«Una passerella? Preferirei chiamarlo un punto d’inizio. Da qualcosa dobbiamo pur partire». Mette subito le mani avanti il segretario del Partito Democratico che oggi ha visitato il quartiere Zen 2, a Palermo per incontrare i residenti e rappresentanti delle associazioni impegnati nel riscatto del territorio. Una tappa, quella di Maurizio Martina, che cade proprio nel ventiseiesimo anniversario dell’eccidio di via D’Amelio, e all’indomani della prima segreteria di partito che si è tenuta a Tor Bella Monaca, con lo spirito di riportare i dem «nei quartieri popolari».
«Dobbiamo tornarne nelle periferie, ad ascoltare realtà che lavorano tutti i giorni nei quartieri popolari, senza nessuna arroganza, senza nessuna pretesa di dare risposte facili» ha rimarcato subito al suo arrivo, accompagnato dal segretario regionale dimissionario del Pd Fausto Raciti e da Antonio Rubino, leader dei Partigianidem. «Questo lavoro lo faremo dal Nord come al Sud nelle aree interne – annuncia – Preferisco che il Pd stia qui e ragioni dei disagi e dei problemi piuttosto che chiudersi in quattro stanze per discutere tra di noi».
Un percorso di riavvicinamento al popolo e ai valori della sinistra nelle intenzioni del nuovo segretario – che ha il delicato compito di traghettare il Pd nel dopo Renzi – ma il rischio «passerella» è dietro l’angolo, come ammette lui stesso che si schernisce: «Senza dubbio dobbiamo ricostruire un rapporto con la dimensione popolare del bisogno che non abbiamo saputo cogliere fino in fondo in questi anni – afferma facendo autocritica – Ma questo non vuol dire non riconoscere le cose buone fatte in questi anni. Ne abbiamo fatte tante e abbiamo contribuito a portare il Paese in una condizione migliore di quella che abbiamo trovato. Ma questo non può bastarci, perché se il 4 di marzo abbiamo perso una ragione c’è. Non hanno sbagliato i cittadini ma noi».

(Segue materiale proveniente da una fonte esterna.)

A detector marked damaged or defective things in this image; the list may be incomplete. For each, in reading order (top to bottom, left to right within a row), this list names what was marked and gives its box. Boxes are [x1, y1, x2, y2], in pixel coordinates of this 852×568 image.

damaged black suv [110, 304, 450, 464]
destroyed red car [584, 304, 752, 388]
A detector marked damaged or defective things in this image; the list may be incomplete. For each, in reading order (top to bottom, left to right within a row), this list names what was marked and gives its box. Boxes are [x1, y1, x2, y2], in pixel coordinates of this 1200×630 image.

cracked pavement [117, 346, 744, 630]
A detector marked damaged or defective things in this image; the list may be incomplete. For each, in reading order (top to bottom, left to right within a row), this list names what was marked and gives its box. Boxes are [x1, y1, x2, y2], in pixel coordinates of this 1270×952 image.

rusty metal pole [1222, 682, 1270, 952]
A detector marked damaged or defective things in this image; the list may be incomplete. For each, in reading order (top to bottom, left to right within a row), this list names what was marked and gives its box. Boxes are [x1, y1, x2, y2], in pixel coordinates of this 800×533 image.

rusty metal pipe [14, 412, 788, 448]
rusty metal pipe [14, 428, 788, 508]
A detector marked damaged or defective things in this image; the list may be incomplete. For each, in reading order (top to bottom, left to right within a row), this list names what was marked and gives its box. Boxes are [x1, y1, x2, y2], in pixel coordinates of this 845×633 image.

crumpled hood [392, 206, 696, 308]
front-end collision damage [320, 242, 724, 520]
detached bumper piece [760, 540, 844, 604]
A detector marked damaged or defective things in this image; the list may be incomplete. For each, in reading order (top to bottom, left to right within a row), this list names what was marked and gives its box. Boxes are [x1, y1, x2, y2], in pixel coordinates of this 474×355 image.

Per l’occasione il leader dei dem – che nel pomeriggio ha proseguito il suo tour visitando il coworking ristorante multietnico Moltivolti nel cuore di Ballarò dove si è fermato a pranzare con il suo staff prima della successiva tappa in via D’Amelio – ha visitato uno dei due Punti Luce che Save the Children ha attivato nel capoluogo (l’altro si trova nel quartiere Zisa) incontrando e i volontari del centro che hanno illustrato l’attività del centro e le sfide che quotidianamente devono affrontare, in una realtà per lungo tempo abbandonata dalle itituzioni. Dall’inizio del progetto fino a giugno 2018 i beneficiari totali del Punto Luce dello Zen sono stati 408 minori, di cui la maggior parte tra i 6 e i 10 anni (225). La gestione di tutte le attività il punto Luce si avvale della collaborazione dell’associazione Laboratorio Zen Insieme, fondata nel 1988, che ha come priorità la presa di coscienza, la crescita e l’autonomia degli abitanti del quartiere, promuovendo azioni che tendono alla rimozione delle cause del disagio e al superamento delle varie forme di marginalità.
«Aiutiamo ogni giorno centinaia di persone – ha detto Mariangela Di Gangi, responsabile del Laboratorio Zen Insieme – Proviamo ad animare questo territorio e siamo ormai una componente stabile di questa comunità lavorando tantissimo per strada, in mezzo la gente. Proviamo semplicemente ad accompagnare le richieste e le soluzioni che il quartiere ha già individuato. Mediamo, e la politica dovrebbe fare questo. Pensiamo che in questo momento storico sia più importante che mai ritrovare una connessione con la gente che vive in questi posti. Altrimenti lo scollamento che si crea tra classe dirigente e Paese reale difficilmente sarà ricomponibile».
«È il motivo per cui siamo venuti qui – ha replicato Martina – Siamo venuti per imparare e per capire come mediare tra bisogni e risposte, anche per reinventare il senso della politica. Venire a scoprire queste esperienze è fondamentale per capire anche da cosa noi dobbiamo ripartire. Se vuoi correggere la rotta devi ripartire dalle frontiere più complicate e certamente queste lo sono. Se penso al Pd – ha concluso – penso a un partito vivo che si metta accanto a queste esperienze per dare una mano, qui come altrove».